Hi, My partner and I are about to move from Ravenna, Italy to Brighton UK. 
I have been searching for removal companies or van hire etc, to move our belongings. There isn't much to move, no furniture. Just suitcases, instruments and some kitchen stuff. 

I am posting here because I was hoping to find someone that knows of a van relocation service or a cheap moving company or anyone that is travelling back to the uk from Italy?

Any input or suggestions would be greatly appreciated.

Thank you

Shaun


----------



## LisaJW

Hi, if you're still looking for someone with a van try searching for 'man and van italy' on facebook. This is a small one man business and he makes trips to the UK from Italy once a month for full or part loads.

Might be an option, hope it helps.


----------



## smanet

I'm trying to move with my wife to UK, but as I'm still looking for job there, I didn't thought about how move there!
Thank you, this will be very useful!


----------



## shauns303

@ smanet... 
From what I can tell from the research I have done. There are many options to do the move. It all comes down to that one thing we love most.... MONEY!!! For us, we didn't want to spend too much.
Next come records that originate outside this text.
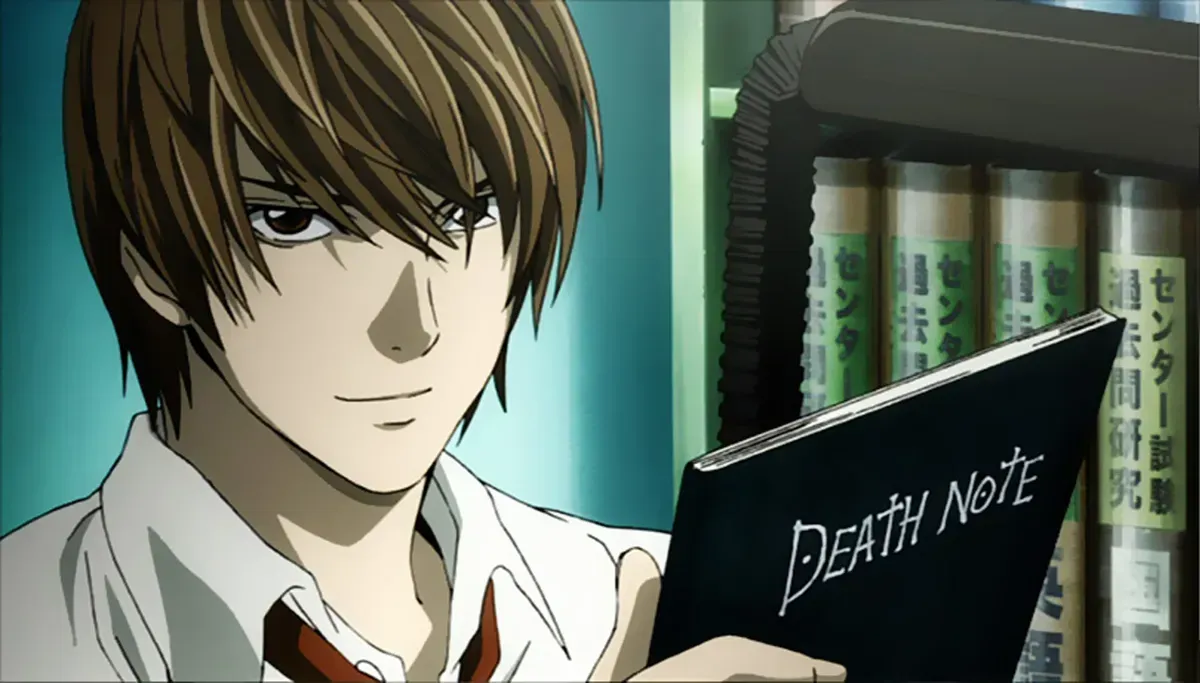 NOT WOKE SHOWS: Death Note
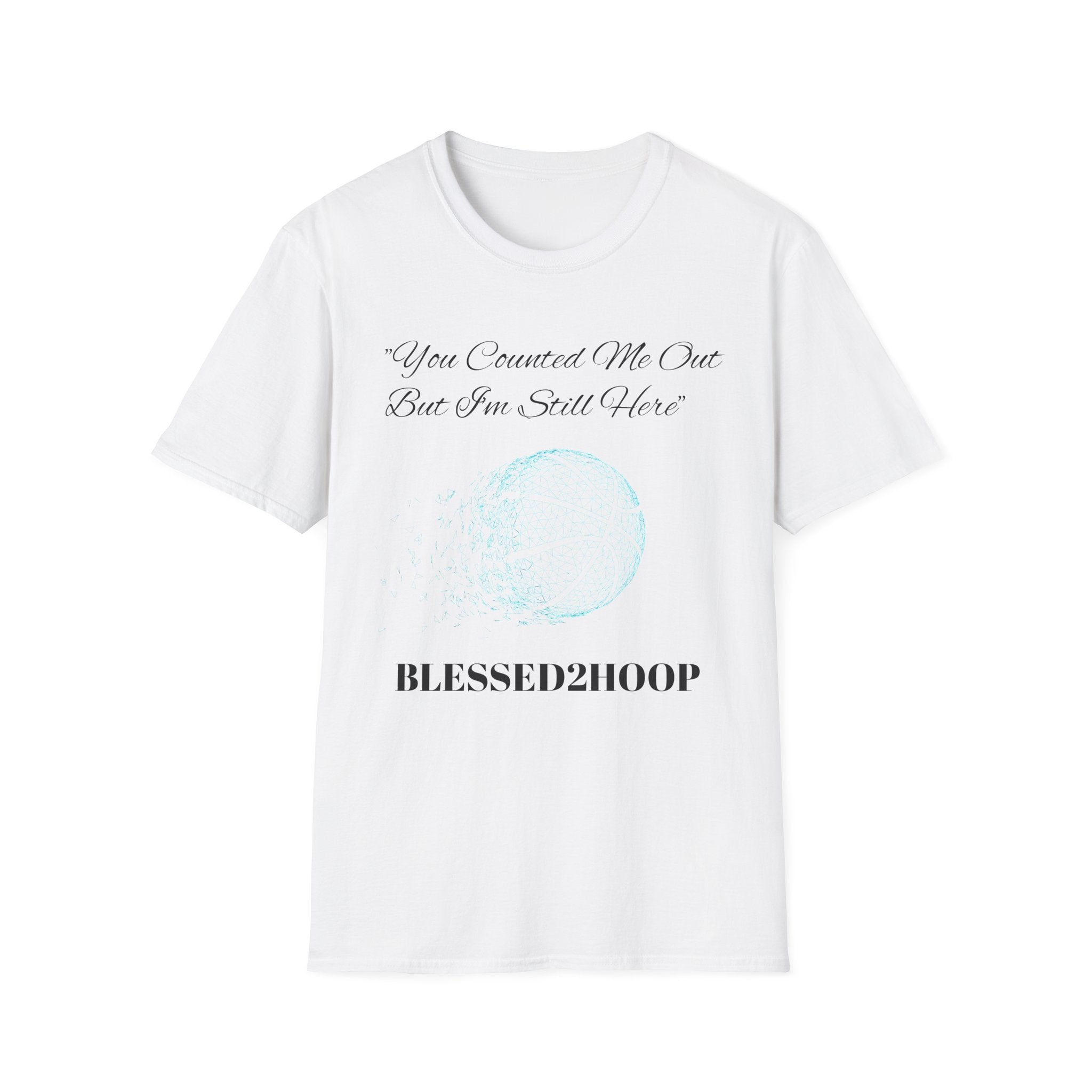 Blessed to Hoop Unisex Softstyle T-Shirt – Inspirational Apparel, Gift for Basketball Lovers, Motivational Tees, Casual Wear, Sports [...]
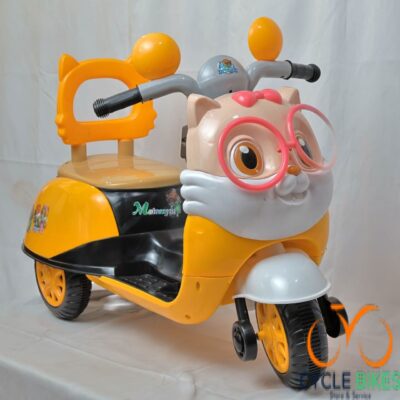 Cartoon Electric Kids Scooter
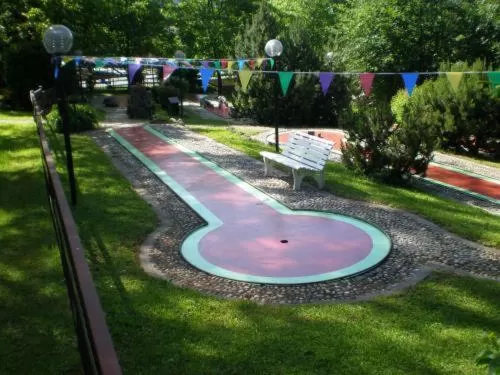 Area and facilities in Hotel Residence La Rosa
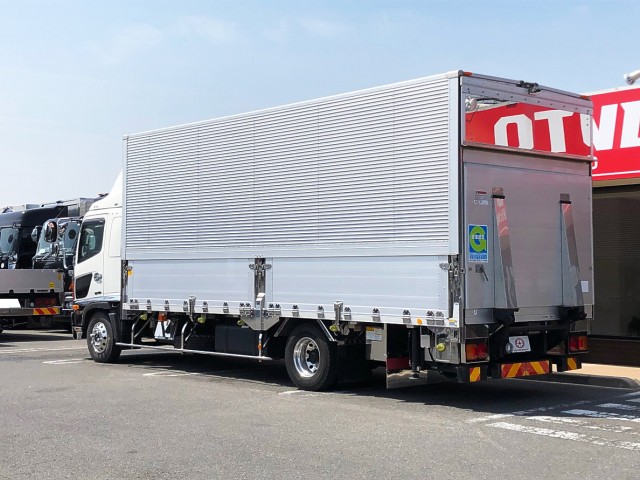 【400】日野　レンジャープロ　ウィング　総輪エアサス　跳上ゲート付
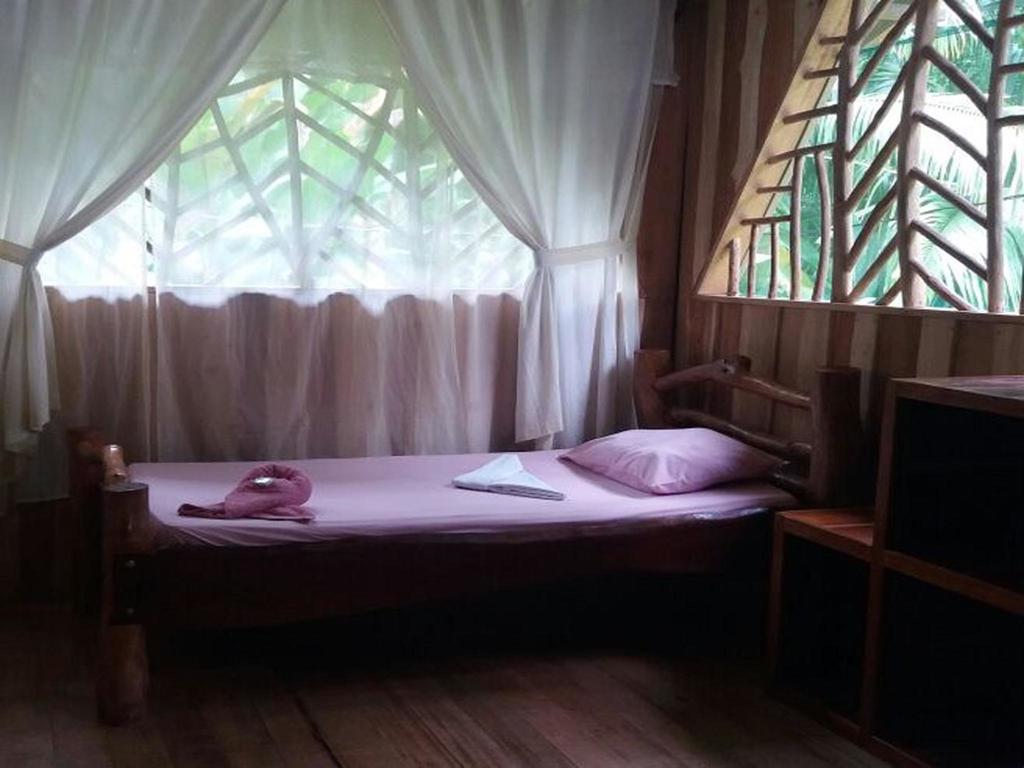 El Chontal Hotel Rincon Bagian luar foto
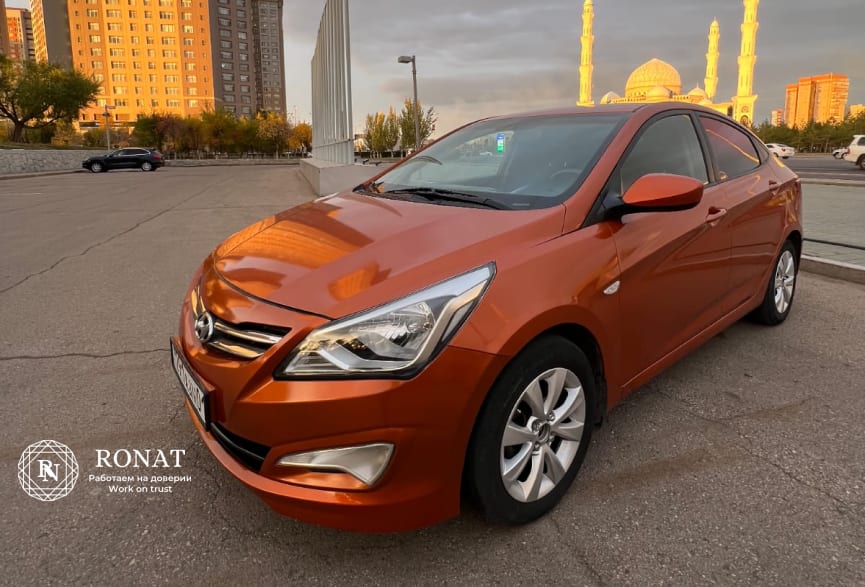 Hyundai Accent — аренда от 15000 Br/сутки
Hiring a car from Italy and leaving in the UK is NOT an option. Hiring a car and returning it back after a week was far far too expensive. Hiring a service like "man with a van" we also found very expensive. we even considered buying a car, but the paper work and costs that follow that was a headache... 

We decided to go with a service here called "Mailboxes". I'm sure you've heard of them. The act as a middle man between us folk and the big shipping companies like UPS etc. They're moving almost 3 Cubic Metres for about 300 Euros. But for us, it was easier for we are not moving any furniture. 

Hope you can learn something from our experience. 
Good luck in the UK


----------



## estherina34

LisaJW said:


> Hi, if you're still looking for someone with a van try searching for 'man and van italy' on facebook. This is a small one man business and he makes trips to the UK from Italy once a month for full or part loads.
> 
> Might be an option, hope it helps.


hi lisa this looks interesting when we come to bringing bits over to our house in italy,if we ever finish it!! if you recall im the lady in nusco near avellino?have you used this guy?


----------



## estherina34

*hi lisa*



estherina34 said:


> hi lisa this looks interesting when we come to bringing bits over to our house in italy,if we ever finish it!! if you recall im the lady in nusco near avellino?ps ive tried sending you a private message but it doesnt allow me,so if you can send me a private message with your email adress,as would be great to stay in touch,esther :clap2:


----------